The first step in such an instance is for the copyright owner to determine whether the accused content is stored on the ISP’s system. If the ISP does not store the infringing material on its website, then it will generally not be held liable for the content and the DMCA would not require the ISP to take any policing action against the accused material. It may still be possible, however, to determine the identity of the anonymous accused party by filing a subpoena against the ISP in federal court demanding that it reveal the owner of the accused material. Whether they intend to or not, Internet users leave electronic finger prints every time they go online. Therefore, even if the ISP doesn’t have the name or telephone number of the accused party, the ISP should be able to identify some ultimate source and provide some sort of contact information.

The response deadline to such a subpoena can be as short as 7 days, and can be an effective tool in learning the identity of the alleged infringer. Moreover, this quick response requirement sometimes prevents the offending party from learning that the ISP has even been subpoenaed for his or her identity and then attempting to quash the subpoena to block the ISP from revealing his or her identity. Our experience has been, though, that out of fear of liability to the accused party, the ISP will often provide notice to the accused party, allowing them an opportunity intervene and possibly move to quash the subpoena. Judges are also sometimes reluctant to issue a subpoena in these instances, believing that such subpoenas are often used heavy-handedly to restrict and silence free speech or self-expression. In cases where the infringing material is clearly being used in a derogatory or improper manner, however, a subpoena may not only be the best option, but the only practical option as well.

On the other hand, if the accused material does indeed reside on the ISP’s system, then an element of responsibility arises and the DMCA requires an ISP to establish its own mechanism for receiving and processing copyright infringement claims from the public. This mechanism allows the copyright owner to send a written notification to the ISP claiming that copyright infringement is occurring on a site it hosts. The notification must state at least the following:

  • Identification of the copyrighted work that is claimed to have been infringed;
  • Identification of the material that is claimed to be infringing and that is to be removed or access to which is to be disabled;
  • Information reasonably sufficient to permit the ISP to locate the material; and
  • a statement that the complaining party has a good-faith belief that use of the material in the manner complained of is not authorized by the copyright owner, its agent, or the law.

Such a claim does not alone, however, resolve the matter entirely. In response to this notification, the ISP will deny public access to the accused material and notify and allow the alleged infringer the opportunity to file a “counter notification” with the ISP, stating his or her belief that the material was removed or disabled as a result of mistake or misidentification. If such a valid “counter notification” is sent to the ISP, the ISP must provide the original complainant with a copy of the counter notification and inform the complainant that the accused material will be replaced or access to it restored in 10 business days. The ISP must then restore public access to the accused material once the 10-day period passes. The only option left to the complainant to prevent this eventuality at that point is to initiate legal action to restrain the ISP and push to learn the identity of the respondent.

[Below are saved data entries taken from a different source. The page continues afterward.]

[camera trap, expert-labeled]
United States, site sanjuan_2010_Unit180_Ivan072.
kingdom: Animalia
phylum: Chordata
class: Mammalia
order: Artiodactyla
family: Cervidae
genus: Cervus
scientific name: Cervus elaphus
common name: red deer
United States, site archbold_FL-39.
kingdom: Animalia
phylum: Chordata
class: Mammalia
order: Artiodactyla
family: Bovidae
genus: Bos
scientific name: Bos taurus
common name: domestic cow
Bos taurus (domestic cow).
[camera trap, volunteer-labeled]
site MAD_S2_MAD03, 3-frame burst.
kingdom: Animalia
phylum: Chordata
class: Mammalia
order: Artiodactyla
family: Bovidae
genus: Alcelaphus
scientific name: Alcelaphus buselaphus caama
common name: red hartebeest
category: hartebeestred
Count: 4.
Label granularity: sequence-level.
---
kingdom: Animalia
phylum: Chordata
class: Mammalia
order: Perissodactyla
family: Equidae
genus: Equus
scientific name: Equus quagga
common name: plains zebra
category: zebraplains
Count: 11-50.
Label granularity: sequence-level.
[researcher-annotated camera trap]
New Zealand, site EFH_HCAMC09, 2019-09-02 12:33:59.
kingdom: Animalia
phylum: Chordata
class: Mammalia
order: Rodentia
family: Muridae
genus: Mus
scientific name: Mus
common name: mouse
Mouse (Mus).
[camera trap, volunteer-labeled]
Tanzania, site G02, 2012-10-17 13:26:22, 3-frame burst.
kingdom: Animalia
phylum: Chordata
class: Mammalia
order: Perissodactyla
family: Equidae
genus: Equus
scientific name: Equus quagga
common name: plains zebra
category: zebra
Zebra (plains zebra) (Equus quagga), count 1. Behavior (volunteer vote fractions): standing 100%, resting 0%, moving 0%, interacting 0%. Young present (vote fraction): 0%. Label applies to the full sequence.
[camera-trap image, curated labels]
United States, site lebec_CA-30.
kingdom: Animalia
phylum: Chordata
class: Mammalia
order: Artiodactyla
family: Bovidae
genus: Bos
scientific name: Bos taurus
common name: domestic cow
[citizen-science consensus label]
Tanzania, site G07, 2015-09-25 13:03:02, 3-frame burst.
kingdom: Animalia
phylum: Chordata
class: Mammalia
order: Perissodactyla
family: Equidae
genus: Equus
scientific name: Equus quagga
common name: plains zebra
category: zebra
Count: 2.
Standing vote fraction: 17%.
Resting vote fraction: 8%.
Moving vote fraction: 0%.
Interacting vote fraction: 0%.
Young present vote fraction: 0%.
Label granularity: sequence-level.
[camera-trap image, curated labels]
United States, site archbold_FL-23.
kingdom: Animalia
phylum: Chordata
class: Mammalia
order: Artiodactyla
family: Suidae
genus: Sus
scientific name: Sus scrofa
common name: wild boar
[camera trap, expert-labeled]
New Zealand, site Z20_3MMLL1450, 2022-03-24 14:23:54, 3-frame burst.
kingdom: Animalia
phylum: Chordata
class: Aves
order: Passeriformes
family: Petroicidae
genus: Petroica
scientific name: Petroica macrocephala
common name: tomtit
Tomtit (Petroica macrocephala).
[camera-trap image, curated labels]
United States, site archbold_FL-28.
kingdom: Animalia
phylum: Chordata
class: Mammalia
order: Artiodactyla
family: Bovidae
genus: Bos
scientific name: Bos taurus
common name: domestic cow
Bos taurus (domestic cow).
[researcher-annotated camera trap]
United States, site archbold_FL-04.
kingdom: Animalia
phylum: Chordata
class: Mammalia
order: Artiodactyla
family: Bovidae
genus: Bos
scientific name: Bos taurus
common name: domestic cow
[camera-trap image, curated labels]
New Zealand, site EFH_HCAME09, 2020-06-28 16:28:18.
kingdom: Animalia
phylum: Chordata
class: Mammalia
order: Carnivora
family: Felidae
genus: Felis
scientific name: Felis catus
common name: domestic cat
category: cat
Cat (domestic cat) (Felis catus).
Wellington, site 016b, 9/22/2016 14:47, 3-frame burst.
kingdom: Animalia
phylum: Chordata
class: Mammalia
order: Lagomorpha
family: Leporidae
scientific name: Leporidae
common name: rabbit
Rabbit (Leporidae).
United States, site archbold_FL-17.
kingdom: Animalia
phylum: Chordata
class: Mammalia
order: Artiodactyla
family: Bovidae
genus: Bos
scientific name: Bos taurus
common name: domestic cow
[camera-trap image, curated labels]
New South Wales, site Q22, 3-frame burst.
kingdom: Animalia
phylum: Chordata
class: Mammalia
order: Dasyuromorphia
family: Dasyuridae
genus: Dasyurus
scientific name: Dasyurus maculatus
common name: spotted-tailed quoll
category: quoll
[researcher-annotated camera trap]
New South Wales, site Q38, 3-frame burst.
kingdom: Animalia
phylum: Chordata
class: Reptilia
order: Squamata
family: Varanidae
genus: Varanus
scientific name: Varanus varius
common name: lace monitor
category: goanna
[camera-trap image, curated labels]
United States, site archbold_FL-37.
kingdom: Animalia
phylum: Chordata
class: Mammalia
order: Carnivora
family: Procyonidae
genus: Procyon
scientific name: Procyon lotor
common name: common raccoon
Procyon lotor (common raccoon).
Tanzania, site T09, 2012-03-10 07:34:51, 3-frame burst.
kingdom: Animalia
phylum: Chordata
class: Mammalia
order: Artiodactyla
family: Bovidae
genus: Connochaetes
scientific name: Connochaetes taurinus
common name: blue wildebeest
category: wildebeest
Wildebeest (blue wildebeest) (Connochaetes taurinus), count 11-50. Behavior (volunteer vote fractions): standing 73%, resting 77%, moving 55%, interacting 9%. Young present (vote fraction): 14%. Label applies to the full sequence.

The details of what constitutes an “internet service provider” under the DMCA or whether an ISP’s complaint mechanism qualifies it for protection under these DMCA “safe harbor” provisions are complicated legal questions that require specific legal analysis relevant to the infringement claim itself. The category of ISPs is much broader than one would think. What is clear, however, is that the DMCA provides a mechanism allowing an ISP to remove itself from the role of Internet policeman and to claim neutrality and innocence – leaving the boxing gloves to be donned by the parties.